On Jun 19, 2013, at 12:43 , Berend Hasselman wrote:

> 
> On 19-06-2013, at 10:24, peter dalgaard <pda...@gmail.com> wrote:
> 
>> 
>> On Jun 18, 2013, at 21:49 , peter dalgaard wrote:
>> 
>>> 
>>> On Jun 18, 2013, at 21:23 , Berend Hasselman wrote:
>>> 
>>>> 
>>>> So it seems that the blocked algorithm is the cause of the error and that 
>>>> using the (possibly slow) unblocked algorithm gives the correct result.
>>> 
>>> Thanks Berend,
>>> 
>>> The finger seems to be pointing to the internal libRlapack/libRblas.

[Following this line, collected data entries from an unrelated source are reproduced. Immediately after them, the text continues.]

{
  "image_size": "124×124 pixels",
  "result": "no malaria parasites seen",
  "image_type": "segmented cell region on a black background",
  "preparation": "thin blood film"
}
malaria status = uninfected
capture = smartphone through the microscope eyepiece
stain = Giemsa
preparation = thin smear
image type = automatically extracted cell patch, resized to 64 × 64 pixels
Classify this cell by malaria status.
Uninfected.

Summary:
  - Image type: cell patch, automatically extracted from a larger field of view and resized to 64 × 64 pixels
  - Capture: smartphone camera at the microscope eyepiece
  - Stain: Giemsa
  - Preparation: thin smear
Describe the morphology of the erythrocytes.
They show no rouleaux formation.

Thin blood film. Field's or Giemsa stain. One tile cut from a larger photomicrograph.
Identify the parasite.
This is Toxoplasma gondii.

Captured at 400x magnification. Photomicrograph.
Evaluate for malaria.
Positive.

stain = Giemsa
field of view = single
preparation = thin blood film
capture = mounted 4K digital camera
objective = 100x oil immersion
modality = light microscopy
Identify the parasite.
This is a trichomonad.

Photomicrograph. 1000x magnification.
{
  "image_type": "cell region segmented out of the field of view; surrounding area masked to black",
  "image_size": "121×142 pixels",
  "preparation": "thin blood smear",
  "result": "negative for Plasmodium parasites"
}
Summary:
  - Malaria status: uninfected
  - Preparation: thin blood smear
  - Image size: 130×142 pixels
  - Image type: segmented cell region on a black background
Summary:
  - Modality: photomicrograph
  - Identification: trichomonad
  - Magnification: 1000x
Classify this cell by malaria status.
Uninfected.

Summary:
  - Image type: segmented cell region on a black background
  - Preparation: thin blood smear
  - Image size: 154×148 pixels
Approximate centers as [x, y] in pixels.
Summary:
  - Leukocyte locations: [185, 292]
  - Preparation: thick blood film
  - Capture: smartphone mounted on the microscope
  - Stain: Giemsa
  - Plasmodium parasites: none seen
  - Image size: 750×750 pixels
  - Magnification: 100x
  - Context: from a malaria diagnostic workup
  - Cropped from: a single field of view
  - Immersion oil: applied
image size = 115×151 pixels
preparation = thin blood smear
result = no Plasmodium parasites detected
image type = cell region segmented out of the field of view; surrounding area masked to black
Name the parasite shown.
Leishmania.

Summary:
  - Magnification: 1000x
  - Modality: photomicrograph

The 
>>> apparent pattern is that things work when R is linked against external 
>>> libraries and not when the internal ones are used. So it could be time to 
>>> start looking for differences between R's lapack module and the original 
>>> LAPACK code.
>> 
>> Now done and no (relevant) differences found. Hmmm....
>> 
>> There could be compiler issues. It could also be that the internal LAPACK 
>> uses a newer version than the external libs and a bug was introduced in 
>> between them.
>> 
>> One option could be to bypass R by coding Robin's example in pure Fortran 
>> and see whether issues persist when linked against libRlapack, vecLib, and 
>> the relevant subset of current LAPACK sources. (The bogus 1.0000 eigenvalue 
>> in the 33x33 variant of Robin's example should make it rather easy to spot 
>> whether things work or not.)
> 
> 
> I have made that pure Fortran program.
> I have run it on OS X 10.8.4 with
> 
> - libRblas libRlapack
> - my private refblas and Lapack
> - framework Accelerate
> - downloaded zheev.f + dependencies + libRblas
> - downloaded zheev.f + dependencies + my refblas
> 
> The Fortran program and the shell script to do the compiling and running and 
> the output file follow at the end of this mail.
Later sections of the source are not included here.